Mercredi 9 mai à 18h, nous publiions un court-métrage intitulé « Vent d’Ouest » et attribué à Jean-Luc Godard. Très rapidement, le film de 5 min en soutien à la ZAD de Notre-Dame-des-Landes faisait le tour des réseaux sociaux et suscitait l’enthousiasme, tant chez les cinéphiles fans du maître que chez les militants écologistes touchés par cette prise de parti. Si dans les années 60, certains de nos prédécesseurs estimaient que le cinéaste était « le plus con des suisses pro-chinois », en 2018, c’est son talent et le courage de cette attaque en règle de l’ordre dominant qui ont fait l’unanimité. Alors que Le livre d’images, son dernier film officiel, devait être présenté à Cannes le lendemain, quel meilleur hommage à la subversion que ce contre-pied à toutes les spéculations creuses quant à sa présence ou non, dans les salles obscures du palais des festivals ?

Dès le jeudi 10 mai au matin, plusieurs grands médias reprenaient l’information. Libération sur son site titrait en Une : « Vent d’ouest » contre-programmation surprise à la Godard, les Inrocks se fendaient d’un enthousiaste : « “Vent d’ouest” : le court-métrage surprise de Jean-Luc Godard »  [1] pendant que Vanity fair relevait le caractère politique de l’oeuvre Jean-Luc Godard dévoile un court-métrage inédit (et engagé) et que les Cahiers du Cinéma diffusaient l’information sur twitter (le tweet aurait depuis été supprimé).

Il a fallu attendre une journée de buzz pour que les premiers doutes quant à l’authenticité de l’auteur apparaissent. En effet, sollicité par des confrères, le producteur du Livre d’image, Fabrice Aragno assura via l’attachée de presse du film, Matilde Incerti, que « Vent d’Ouest » était un faux. Dans ces conditions, qui croire ? L’incertitude et la stupéfaction gagnèrent la croisette et les rédactions. Aurions-nous diffusé la première fakenews de notre histoire [2] ? Avons-nous été abusé par le brillant canular de quelques jeunes cinéastes ? Que valent les dénégations d’une attachée de presse et d’un producteur lorsque l’on se souvient qu’en 2014 et en 2015 Jean-Luc Godard avait déjà pris de court le monde du cinéma et suscité la stupeur en diffusant sans prévenir des courts-métrages audacieux ? Sur twitter, des internautes ont par ailleurs souligné que notre site lundimatin était évoqué dans le dossier de presse du « Livre d’image » sous la plume de Bernard Eisenschitz qui pourrait dès lors avoir contribué au supposé canular. Il est d’ailleurs important de souligner qu’aucun journaliste n’a jugé utile de contacter notre rédaction.
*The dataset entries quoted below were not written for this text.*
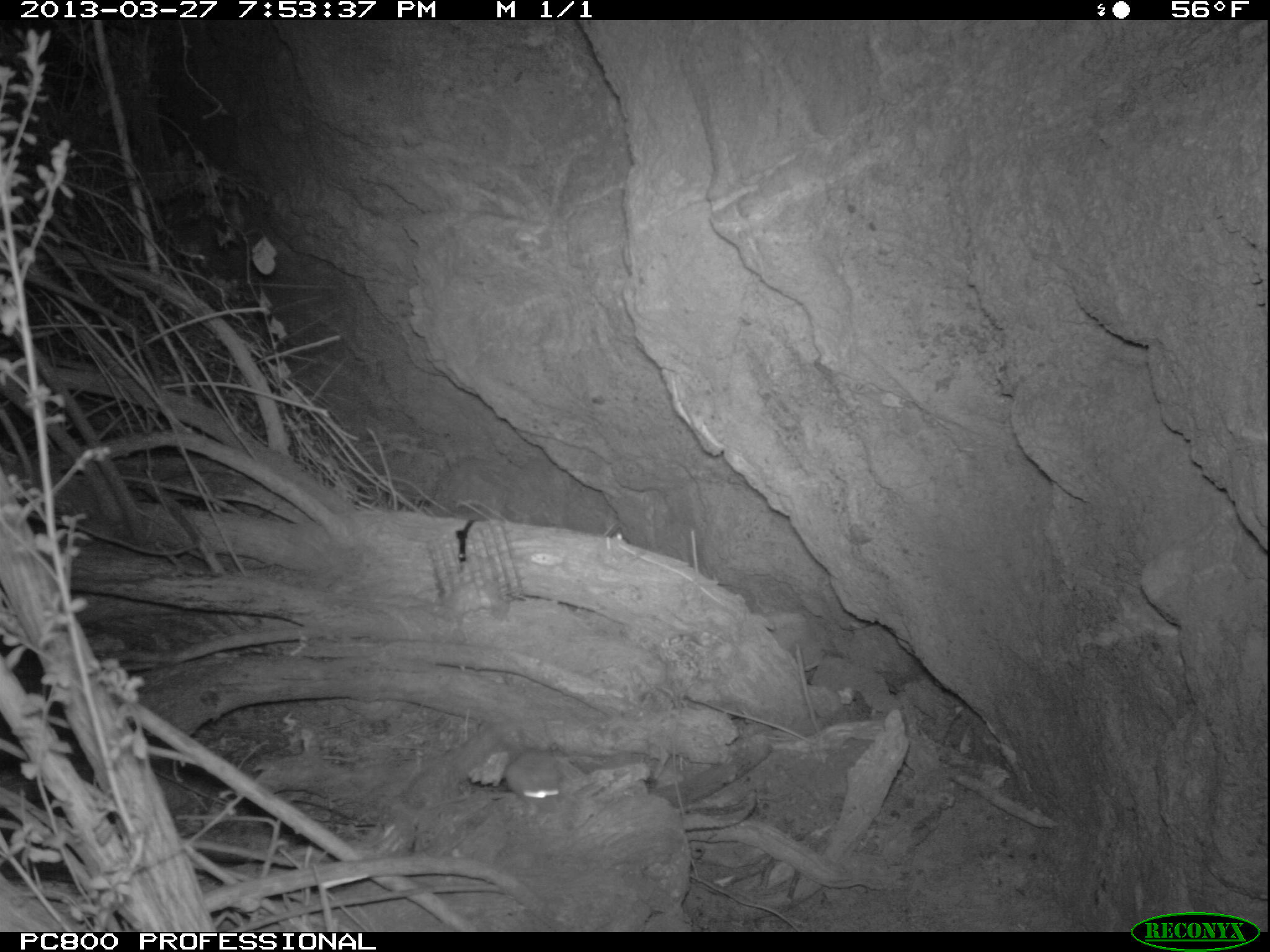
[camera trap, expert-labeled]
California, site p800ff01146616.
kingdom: Animalia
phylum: Chordata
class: Mammalia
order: Rodentia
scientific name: Rodentia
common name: rodent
Rodent (Rodentia).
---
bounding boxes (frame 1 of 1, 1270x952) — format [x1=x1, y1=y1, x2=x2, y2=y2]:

Le vendredi 11 mai, alors que la polémique ne cesse d’enfler, le journaliste Emmanuel Burdeau, publie sur Mediapart une enquête dans laquelle il affirme que « Vent d’ouest » serait un pastiche et livre l’identité des auteurs véritables. Averti par nos soins de l’inauthenticité de ses révélations, il corrigera son article dans l’après-midi. Il maintiendra cependant ses accusations de faux, analyse filmique à l’appui :

" La présence devant elle des lettres « JLG » et la superposition de « ZAD » et « NDDL » ressemblent trop à un logo. L’usage des images aériennes prises par la police est ingénieux, mais il aurait fallu les court-circuiter avec moins d’égards. Et puis la référence au capitalisme est trop directe. Je doute que Godard aurait pu écrire et dire : « Le cinéma s’est niché dans chaque arcane du capitalisme. » " [3]
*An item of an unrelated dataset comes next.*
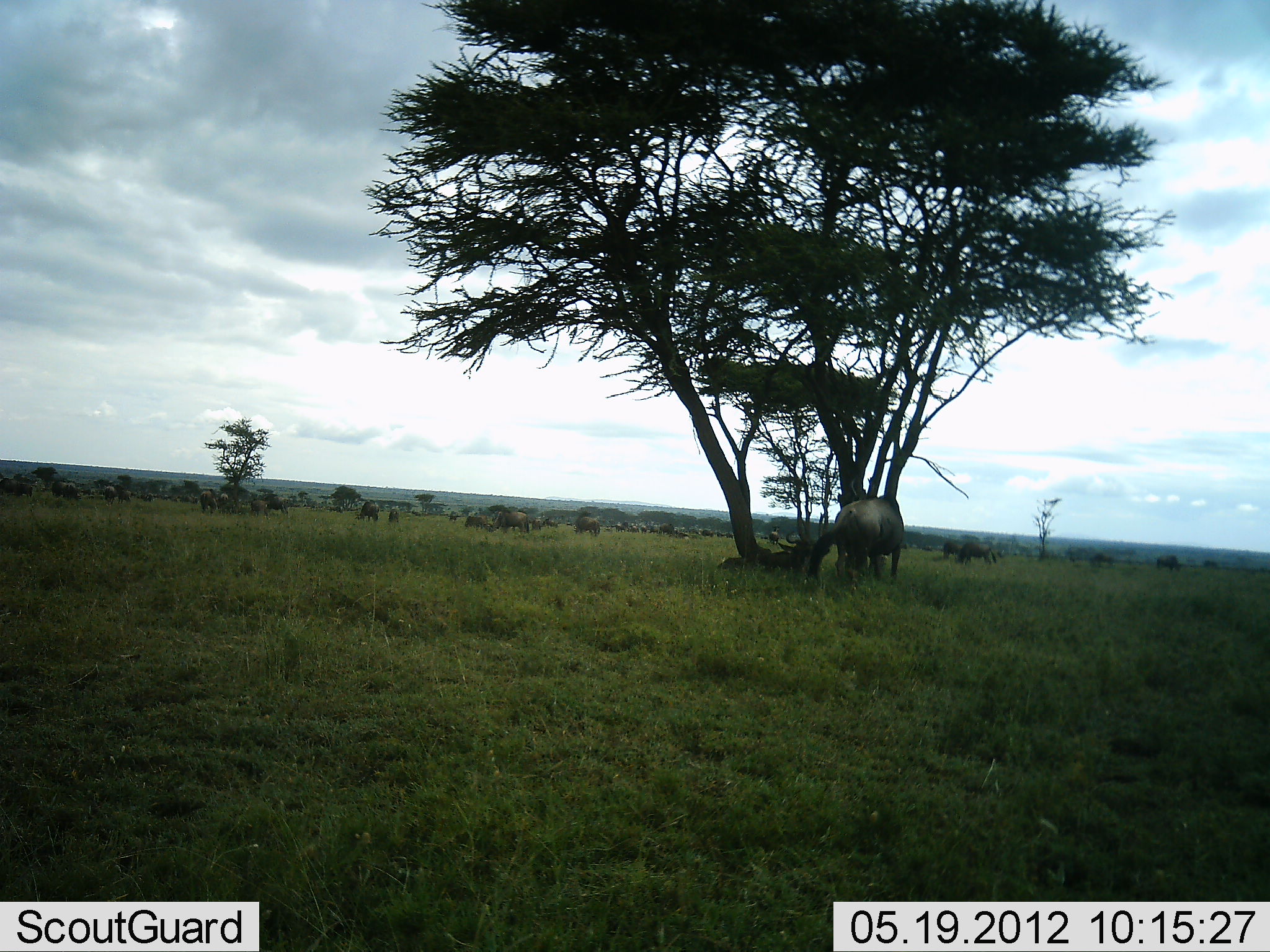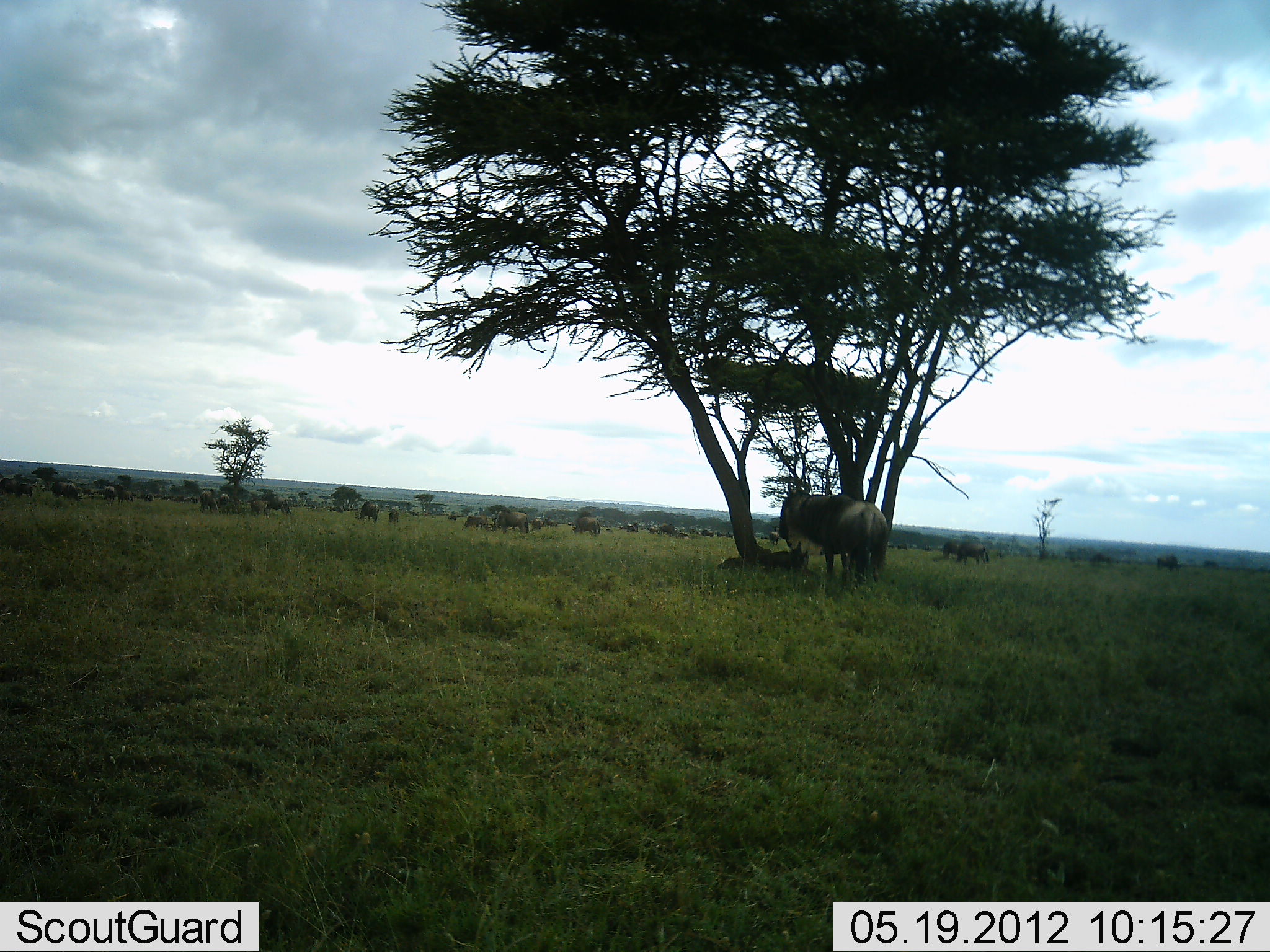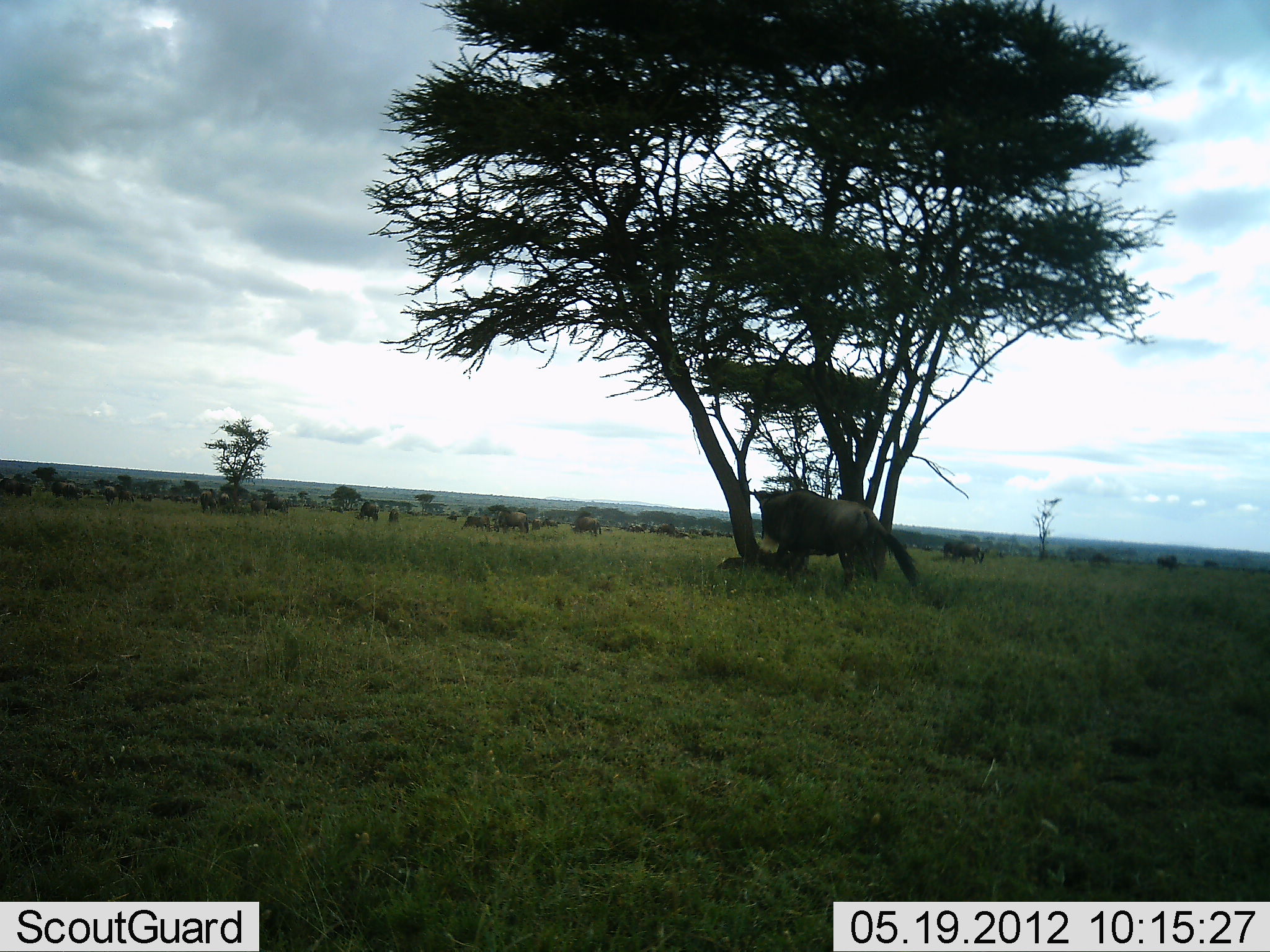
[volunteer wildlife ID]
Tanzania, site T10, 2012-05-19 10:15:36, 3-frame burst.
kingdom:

Pendant tout ce temps, aucune information ne filtre depuis Rolle mais à la surprise générale l’annonce d’une conférence de presse « facetime » de M. Godard, le samedi à 11H, promet d’enfin lever le mystère. Le célèbre cinéaste va-t-il évoquer la ZAD de Notre-Dame-des-Landes ? Va-t-il officiellement réfuter la paternité de « Vent d’ouest » et renvoyer notre journal dans les poubelles à fakenews ?
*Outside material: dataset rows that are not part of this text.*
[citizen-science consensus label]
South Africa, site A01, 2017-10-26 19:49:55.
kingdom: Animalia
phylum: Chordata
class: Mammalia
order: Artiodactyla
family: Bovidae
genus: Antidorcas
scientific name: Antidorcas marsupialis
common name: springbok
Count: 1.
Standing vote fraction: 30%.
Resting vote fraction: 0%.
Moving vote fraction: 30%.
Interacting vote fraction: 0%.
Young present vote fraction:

Certainement conscient de l’importance de ses déclarations, le cinéaste répondra sans ambigüité au journaliste qui lui demande d’évoquer mai 68 :

« C’est quelque chose de plaisant vous savez. je me suis dit à un moment mes films faisaient, il y a très longtemps, 100 000 entrées et puis tout à coup ils en ont fait moins.
Et puis je me suis dit mais peut-être que dans le monde entier au bout de 50 ou 100 ans ils feront aussi 100 000 et ce 100 000 venait du nombre de jeunes gens et de gens plus âgés qui étaient à la mort, à la mort de Pierre Overney et voilà ce dont je me souviens de 68. Et de Gilles Tautin aussi. Et aujourd’hui des zadistes, voilà. Merci.. »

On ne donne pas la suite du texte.